> [VOS TÂCHES]:
1. Recopiez mot pour mot le passage du texte sur Kamisaraki qui va de « Ce mode de vie » jusqu'à « sans se diluer. ».
2. Selon le texte sur Kamisaraki, qu'est-ce que Sicuris ?
[TEXTE FOURNI]
Kamisaraki - Titicaca
Kamisaraki, série de 13 photographies, noir et blanc et couleur, dimensions variables, 2024.
Kamisaraki ? — « Comment vas-tu ? » me lance-t-on dès l’accostage, avec une bienveillance déconcertante. Waliki, jupanasa ? — « Je vais bien, et toi ? » répond-on dans la foulée. Ces mots, échangés avec Néstor et Ana de la famille De Suma, ponctuent le quotidien sur leur île flottante, au cœur du lac Titicaca.
Leur vie est tournée vers l’accueil. Chaque geste, chaque récit, chaque vêtement porté semble pensé pour introduire le visiteur à leur monde. Sicuris est une danse festive de bienvenue : on y danse, on y mange ensemble, on y découvre l’art du tissage hérité de Taquile — un savoir-faire transmis avec fierté. Les hommes récoltent les roseaux, matière première des îles elles-mêmes, et en façonnent des pirogues de toutes tailles, élégantes et robustes. Les femmes comme les hommes tissent et habillent leur famille avec soin. Le rapport au temps est différent ici : moins tendu vers l’ailleurs, plus ancré dans la répétition des gestes de l’hospitalité.
Ce mode de vie centré sur la réception des voyageurs ne relève pas d’un folklore figé, mais d’une adaptation lucide. Le tourisme n’est pas un à-côté : c’est devenu une structure, une économie, un rythme imposé et intégré. Les Uros ne « montrent » pas leur vie : leur vie est devenue cet échange quotidien avec l’autre, l’étranger. Et dans cette organisation tournée vers l’accueil, il y a peut-être moins de mise en scène que de redéfinition de l’identité — une culture qui s’ajuste, sans se diluer.
[/TEXTE FOURNI]
[EXTRAIT DES DONNÉES]
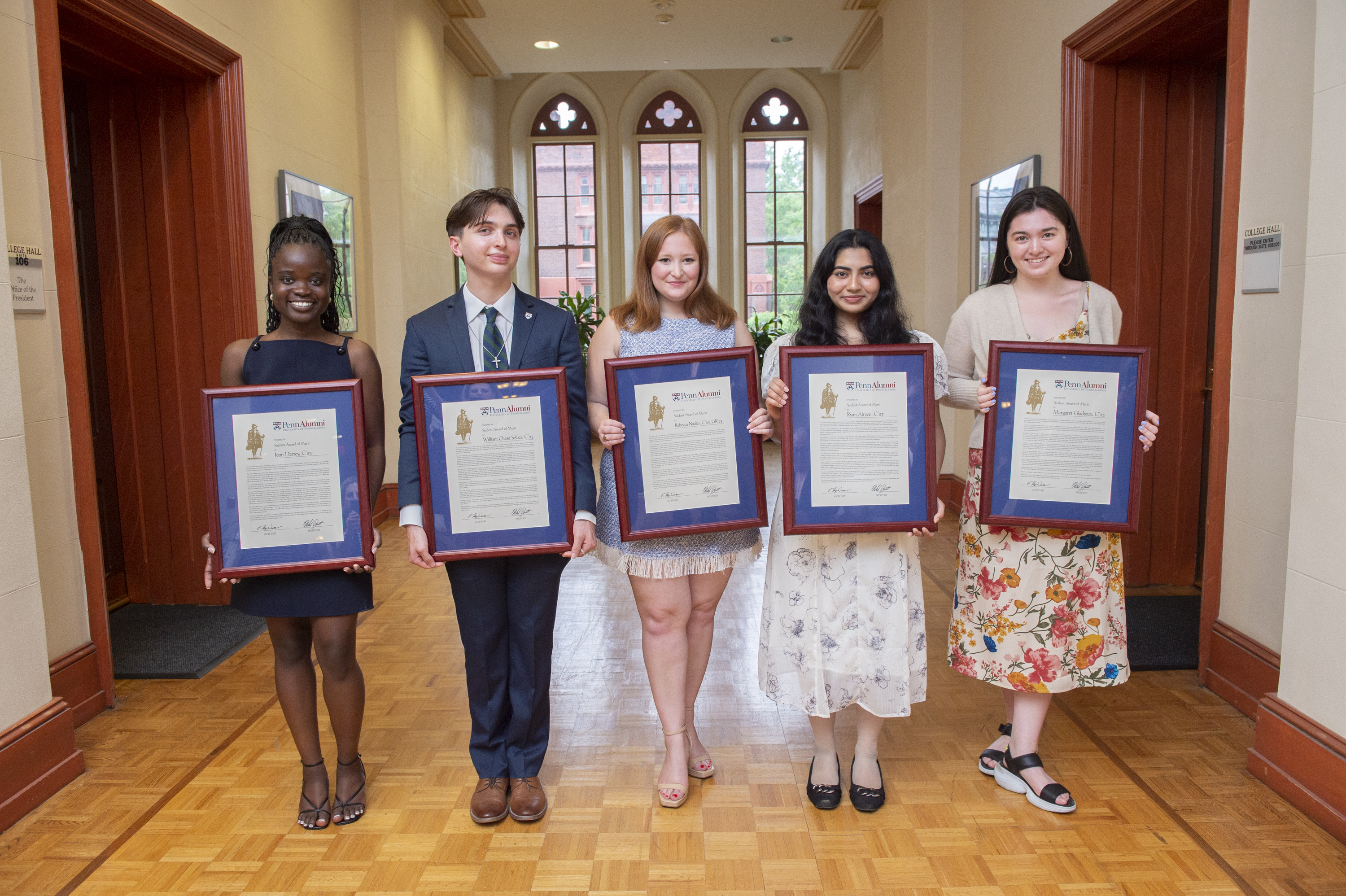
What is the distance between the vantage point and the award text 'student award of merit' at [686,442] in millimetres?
[/EXTRAIT DES DONNÉES]
> [RÉPONSES PAR TÂCHE]:
1.
Ce mode de vie centré sur la réception des voyageurs ne relève pas d’un folklore figé, mais d’une adaptation lucide. Le tourisme n’est pas un à-côté : c’est devenu une structure, une économie, un rythme imposé et intégré. Les Uros ne « montrent » pas leur vie : leur vie est devenue cet échange quotidien avec l’autre, l’étranger. Et dans cette organisation tournée vers l’accueil, il y a peut-être moins de mise en scène que de redéfinition de l’identité — une culture qui s’ajuste, sans se diluer.

2. C'est une danse festive de bienvenue.